Praxisleitfaden
Die folgenden Punkte helfen bei der Einordnung. Welche Fragen im konkreten Fall wichtig sind, hängt vom Unternehmen, den beteiligten Personen und der gewählten Transaktion ab.
Warum eine Vertraulichkeitsvereinbarung eingesetzt wird
Definieren Sie zuerst den Zweck: Die Informationen dürfen etwa ausschliesslich zur Prüfung und möglichen Finanzierung des bezeichneten Firmenkaufs genutzt werden. Entscheiden Sie, ob bereits die Existenz der Gespräche und die Identität des Unternehmens vertraulich sein sollen.

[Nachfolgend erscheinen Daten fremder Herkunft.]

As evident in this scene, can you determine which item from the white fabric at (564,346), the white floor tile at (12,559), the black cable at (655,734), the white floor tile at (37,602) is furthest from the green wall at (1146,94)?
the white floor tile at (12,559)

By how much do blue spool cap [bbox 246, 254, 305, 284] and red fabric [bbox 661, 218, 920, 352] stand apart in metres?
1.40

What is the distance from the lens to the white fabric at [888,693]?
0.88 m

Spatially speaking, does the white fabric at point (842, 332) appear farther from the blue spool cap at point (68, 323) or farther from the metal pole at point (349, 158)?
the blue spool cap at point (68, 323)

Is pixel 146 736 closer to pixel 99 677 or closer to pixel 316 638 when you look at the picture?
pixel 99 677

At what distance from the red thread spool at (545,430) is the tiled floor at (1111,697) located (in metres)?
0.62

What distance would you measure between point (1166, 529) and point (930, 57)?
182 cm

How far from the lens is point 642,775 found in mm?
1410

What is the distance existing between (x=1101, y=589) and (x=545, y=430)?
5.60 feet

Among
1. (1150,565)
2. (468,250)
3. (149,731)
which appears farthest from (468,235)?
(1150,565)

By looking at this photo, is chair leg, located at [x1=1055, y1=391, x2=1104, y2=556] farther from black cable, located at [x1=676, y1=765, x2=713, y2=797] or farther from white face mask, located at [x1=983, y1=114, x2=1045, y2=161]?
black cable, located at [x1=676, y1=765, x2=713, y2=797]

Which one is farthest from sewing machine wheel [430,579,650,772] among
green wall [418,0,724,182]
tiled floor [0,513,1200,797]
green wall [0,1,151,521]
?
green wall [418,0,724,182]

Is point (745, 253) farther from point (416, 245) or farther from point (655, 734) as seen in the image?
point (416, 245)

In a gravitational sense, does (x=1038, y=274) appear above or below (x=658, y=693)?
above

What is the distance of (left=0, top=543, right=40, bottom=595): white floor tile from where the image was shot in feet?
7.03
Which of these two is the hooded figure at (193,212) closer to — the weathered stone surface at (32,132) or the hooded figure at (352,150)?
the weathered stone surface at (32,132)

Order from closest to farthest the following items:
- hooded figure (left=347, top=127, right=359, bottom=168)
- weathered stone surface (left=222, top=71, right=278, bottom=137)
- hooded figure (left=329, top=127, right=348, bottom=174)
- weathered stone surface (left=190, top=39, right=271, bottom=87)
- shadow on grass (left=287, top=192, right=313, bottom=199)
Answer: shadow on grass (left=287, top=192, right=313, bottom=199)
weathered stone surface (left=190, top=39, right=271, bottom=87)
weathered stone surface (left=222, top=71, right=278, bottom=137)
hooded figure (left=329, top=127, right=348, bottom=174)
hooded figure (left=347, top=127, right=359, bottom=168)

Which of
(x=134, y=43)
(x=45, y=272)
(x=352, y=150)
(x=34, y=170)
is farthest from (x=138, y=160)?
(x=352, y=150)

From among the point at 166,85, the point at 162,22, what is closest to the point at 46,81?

Der EDÖB weist darauf hin, dass das revidierte Datenschutzgesetz Daten natürlicher Personen schützt, nicht Unternehmensdaten als solche; für Geschäfts- und Fabrikationsgeheimnisse nennt er unter anderem Art. 162 StGB und Bestimmungen des UWG als mögliche gesetzliche Schutzgrundlagen. Ein NDA ergänzt diesen Rahmen um konkrete vertragliche Pflichten für Parteien und Prozess, ersetzt aber keine sorgfältige Auswahl der offengelegten Daten.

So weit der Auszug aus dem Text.